Though the ad generated tons of free press for the brand, which was likely intentional, this tactic was a risk for Gillette. According to the Authentic Communication in a Mistrusting World portion of our DIMENSION study, the data shows that the wrong story, coupled with the wrong coverage and allied with influential and engaged connected consumers – can impact very negatively on a brand’s reputation.
But Gillette was quick to respond by defending the ad, releasing a public statement saying, “If we get people to pause, reflect and to challenge themselves and others to ensure that their actions reflect who they really are, then this campaign will be a success.”
The razor company also said it was "setting a new standard for our brand ... to encourage and inspire the next generation to be its best."
News, feature articles and interviews are seen as the most effective ways of combating negativity according to our DIMENSION report.
This is particularly so if the news or interviews are on TV or video. Some 47% of respondents believe this is the best way to reach them – the highest single media channel score.
Even among those who use connected devices heavily, 52% think video news and interviews are effective.
Consumers don’t differentiate between PR and advertising
No matter the intention of an ad campaign, brands, products, their performance and values are subject to constant scrutiny and discussion.
Consumers are going online to seek brand information and place trust on what they find there.

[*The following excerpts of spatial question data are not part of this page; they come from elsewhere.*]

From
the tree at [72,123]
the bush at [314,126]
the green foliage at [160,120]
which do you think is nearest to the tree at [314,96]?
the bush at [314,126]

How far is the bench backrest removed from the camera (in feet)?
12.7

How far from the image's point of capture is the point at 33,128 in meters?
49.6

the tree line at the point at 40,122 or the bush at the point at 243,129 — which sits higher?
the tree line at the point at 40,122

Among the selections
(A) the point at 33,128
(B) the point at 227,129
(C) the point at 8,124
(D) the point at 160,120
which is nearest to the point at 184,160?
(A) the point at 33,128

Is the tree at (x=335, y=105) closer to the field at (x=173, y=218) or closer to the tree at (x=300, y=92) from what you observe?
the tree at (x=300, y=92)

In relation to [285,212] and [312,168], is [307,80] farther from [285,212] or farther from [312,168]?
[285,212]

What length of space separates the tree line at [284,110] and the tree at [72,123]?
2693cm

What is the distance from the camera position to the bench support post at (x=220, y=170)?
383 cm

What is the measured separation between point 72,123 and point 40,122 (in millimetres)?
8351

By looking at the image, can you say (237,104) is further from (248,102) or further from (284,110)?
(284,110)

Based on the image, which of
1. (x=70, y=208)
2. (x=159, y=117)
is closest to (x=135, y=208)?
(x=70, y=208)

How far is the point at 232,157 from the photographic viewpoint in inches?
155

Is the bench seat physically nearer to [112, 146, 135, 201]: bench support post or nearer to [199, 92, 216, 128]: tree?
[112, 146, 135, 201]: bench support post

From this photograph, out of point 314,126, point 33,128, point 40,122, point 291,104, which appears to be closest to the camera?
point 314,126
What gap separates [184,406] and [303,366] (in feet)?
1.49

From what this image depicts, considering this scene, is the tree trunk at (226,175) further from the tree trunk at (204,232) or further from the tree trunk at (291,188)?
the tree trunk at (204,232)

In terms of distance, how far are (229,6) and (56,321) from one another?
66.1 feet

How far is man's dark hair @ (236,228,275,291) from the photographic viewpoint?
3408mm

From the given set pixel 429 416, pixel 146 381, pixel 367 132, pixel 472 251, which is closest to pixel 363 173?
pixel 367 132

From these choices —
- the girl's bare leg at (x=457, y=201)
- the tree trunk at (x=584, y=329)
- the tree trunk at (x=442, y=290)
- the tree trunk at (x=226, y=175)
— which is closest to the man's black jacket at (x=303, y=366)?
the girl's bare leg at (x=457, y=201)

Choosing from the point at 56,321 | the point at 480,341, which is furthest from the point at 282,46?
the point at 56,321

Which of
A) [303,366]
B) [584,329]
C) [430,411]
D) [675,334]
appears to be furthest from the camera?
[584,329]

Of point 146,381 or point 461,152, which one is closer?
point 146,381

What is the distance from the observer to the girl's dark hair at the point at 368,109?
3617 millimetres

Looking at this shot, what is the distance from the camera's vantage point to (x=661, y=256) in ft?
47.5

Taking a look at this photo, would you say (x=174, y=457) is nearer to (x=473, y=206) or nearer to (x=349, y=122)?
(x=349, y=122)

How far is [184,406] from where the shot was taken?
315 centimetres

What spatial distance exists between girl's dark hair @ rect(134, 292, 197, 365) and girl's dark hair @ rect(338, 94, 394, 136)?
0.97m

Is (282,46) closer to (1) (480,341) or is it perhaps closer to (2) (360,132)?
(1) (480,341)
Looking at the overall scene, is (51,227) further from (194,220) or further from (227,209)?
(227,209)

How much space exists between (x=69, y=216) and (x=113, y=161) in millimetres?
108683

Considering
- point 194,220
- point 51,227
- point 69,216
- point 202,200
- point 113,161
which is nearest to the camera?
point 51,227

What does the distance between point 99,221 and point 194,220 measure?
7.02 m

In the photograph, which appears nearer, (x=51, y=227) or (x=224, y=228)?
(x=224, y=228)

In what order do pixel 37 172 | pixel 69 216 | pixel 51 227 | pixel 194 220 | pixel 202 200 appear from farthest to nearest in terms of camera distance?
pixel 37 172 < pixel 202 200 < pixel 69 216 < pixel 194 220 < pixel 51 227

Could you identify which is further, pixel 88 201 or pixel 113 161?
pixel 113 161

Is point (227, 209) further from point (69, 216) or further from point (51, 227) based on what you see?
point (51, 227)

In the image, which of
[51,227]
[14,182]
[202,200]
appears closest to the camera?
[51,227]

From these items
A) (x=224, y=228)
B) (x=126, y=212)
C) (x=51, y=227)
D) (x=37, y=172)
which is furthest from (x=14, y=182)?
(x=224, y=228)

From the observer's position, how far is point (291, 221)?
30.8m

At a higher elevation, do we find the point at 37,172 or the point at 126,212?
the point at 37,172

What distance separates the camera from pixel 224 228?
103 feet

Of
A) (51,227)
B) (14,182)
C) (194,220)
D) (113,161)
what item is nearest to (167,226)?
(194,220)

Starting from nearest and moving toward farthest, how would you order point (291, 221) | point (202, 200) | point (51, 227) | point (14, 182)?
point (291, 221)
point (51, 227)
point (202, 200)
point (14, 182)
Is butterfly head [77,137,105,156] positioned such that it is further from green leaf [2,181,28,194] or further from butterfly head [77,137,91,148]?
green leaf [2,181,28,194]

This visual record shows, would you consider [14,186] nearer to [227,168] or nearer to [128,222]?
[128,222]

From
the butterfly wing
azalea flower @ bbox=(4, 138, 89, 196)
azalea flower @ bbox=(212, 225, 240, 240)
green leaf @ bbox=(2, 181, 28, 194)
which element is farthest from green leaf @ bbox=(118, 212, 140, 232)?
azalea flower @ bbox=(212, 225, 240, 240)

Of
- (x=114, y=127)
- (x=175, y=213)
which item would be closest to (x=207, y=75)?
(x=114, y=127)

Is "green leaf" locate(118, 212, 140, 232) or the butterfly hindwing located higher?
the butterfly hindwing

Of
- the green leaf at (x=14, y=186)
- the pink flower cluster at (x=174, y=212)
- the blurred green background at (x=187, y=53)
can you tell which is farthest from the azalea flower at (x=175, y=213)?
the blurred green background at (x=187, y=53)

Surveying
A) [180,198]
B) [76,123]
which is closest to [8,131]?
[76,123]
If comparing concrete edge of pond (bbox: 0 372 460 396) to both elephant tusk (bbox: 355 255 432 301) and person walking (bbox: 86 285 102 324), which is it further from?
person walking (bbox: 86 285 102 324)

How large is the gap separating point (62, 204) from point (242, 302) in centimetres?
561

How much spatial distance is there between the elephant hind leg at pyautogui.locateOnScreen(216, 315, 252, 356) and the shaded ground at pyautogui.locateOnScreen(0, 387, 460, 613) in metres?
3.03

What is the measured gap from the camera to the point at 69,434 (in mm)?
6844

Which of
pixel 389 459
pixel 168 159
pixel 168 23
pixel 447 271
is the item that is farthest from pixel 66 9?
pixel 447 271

And so the risk and opportunity riding on every facet of a brand’s communication increases.
A significant number of consumers say their opinions on brands are influenced by what they see online, whether those messages come from the brand or someone else. With that in mind, brands must be thoughtful of both sides of a discussion when they release controversial messaging of any kind. In today’s age of social media and the 24-hour news cycle, brand messages can spread quickly and have heavy implications when misconstrued.
DIMENSION is our latest thinking on some of the biggest communication planning, buying and measurement issues faced by the industry. Uniquely, the study reflects the response and attitudes from twin perspectives: those of the industry’s practitioners and those of the consumers they are trying to reach.
Now in its third year, the findings send a strong message that the recurring issues haven’t gone away, and the imperfect balance our industry finds itself in remains. While data isn’t the answer in itself, it can empower those shaping media and communications planning to deliver insights and drive material outcomes to gain competitive advantage.